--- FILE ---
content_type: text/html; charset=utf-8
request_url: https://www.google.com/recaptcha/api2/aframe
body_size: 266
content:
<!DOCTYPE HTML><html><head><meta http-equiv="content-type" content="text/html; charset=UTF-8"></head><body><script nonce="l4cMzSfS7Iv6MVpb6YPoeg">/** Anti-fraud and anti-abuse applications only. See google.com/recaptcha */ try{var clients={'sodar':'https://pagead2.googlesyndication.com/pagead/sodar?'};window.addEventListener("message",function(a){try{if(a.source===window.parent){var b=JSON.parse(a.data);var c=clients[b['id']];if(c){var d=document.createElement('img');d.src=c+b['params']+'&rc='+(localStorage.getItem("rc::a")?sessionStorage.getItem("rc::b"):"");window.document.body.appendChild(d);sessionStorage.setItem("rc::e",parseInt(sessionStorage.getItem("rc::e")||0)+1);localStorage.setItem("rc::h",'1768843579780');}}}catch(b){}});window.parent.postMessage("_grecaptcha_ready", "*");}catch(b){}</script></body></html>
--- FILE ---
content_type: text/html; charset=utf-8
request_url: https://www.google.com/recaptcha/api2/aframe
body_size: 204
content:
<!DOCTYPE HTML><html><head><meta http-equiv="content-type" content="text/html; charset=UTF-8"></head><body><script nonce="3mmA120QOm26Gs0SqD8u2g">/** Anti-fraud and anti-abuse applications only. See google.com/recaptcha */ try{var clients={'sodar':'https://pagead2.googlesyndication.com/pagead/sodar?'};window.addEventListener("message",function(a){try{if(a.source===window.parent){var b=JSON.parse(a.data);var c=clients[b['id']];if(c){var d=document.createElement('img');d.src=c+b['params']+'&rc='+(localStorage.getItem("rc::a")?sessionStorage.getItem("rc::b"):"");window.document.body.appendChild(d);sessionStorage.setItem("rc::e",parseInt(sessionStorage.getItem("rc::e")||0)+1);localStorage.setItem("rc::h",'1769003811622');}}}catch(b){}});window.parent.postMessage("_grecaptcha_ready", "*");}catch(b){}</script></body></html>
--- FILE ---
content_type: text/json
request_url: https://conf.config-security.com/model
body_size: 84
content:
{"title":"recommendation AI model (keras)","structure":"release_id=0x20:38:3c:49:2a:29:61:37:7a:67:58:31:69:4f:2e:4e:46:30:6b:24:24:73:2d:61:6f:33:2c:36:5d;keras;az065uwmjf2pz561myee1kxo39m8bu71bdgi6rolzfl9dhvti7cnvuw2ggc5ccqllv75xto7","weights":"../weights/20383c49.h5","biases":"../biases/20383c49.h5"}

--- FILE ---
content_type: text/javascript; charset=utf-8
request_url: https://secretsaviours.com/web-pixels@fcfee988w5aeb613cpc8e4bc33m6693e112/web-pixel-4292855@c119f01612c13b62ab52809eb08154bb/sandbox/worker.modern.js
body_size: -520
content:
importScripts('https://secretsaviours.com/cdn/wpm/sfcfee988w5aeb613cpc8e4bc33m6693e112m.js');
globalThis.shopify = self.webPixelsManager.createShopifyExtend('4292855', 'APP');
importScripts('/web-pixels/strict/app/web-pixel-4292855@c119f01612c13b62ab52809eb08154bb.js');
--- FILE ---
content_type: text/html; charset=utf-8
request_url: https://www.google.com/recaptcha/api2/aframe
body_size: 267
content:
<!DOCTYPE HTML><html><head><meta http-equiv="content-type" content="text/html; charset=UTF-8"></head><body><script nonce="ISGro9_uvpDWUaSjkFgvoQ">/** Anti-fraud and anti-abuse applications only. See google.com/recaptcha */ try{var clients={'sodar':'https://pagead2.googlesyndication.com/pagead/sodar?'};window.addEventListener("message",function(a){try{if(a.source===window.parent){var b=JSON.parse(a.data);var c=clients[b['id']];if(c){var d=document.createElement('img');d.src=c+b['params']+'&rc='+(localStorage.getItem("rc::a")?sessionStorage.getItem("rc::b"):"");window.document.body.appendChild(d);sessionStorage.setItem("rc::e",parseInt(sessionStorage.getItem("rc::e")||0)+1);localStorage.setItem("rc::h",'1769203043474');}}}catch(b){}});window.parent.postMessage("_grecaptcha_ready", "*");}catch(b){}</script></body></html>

# Prompt
Which lines in the records above contain the word "importScripts"? Return each of them.

# Your solution
importScripts('https://secretsaviours.com/cdn/wpm/sfcfee988w5aeb613cpc8e4bc33m6693e112m.js');
importScripts('/web-pixels/strict/app/web-pixel-4292855@c119f01612c13b62ab52809eb08154bb.js');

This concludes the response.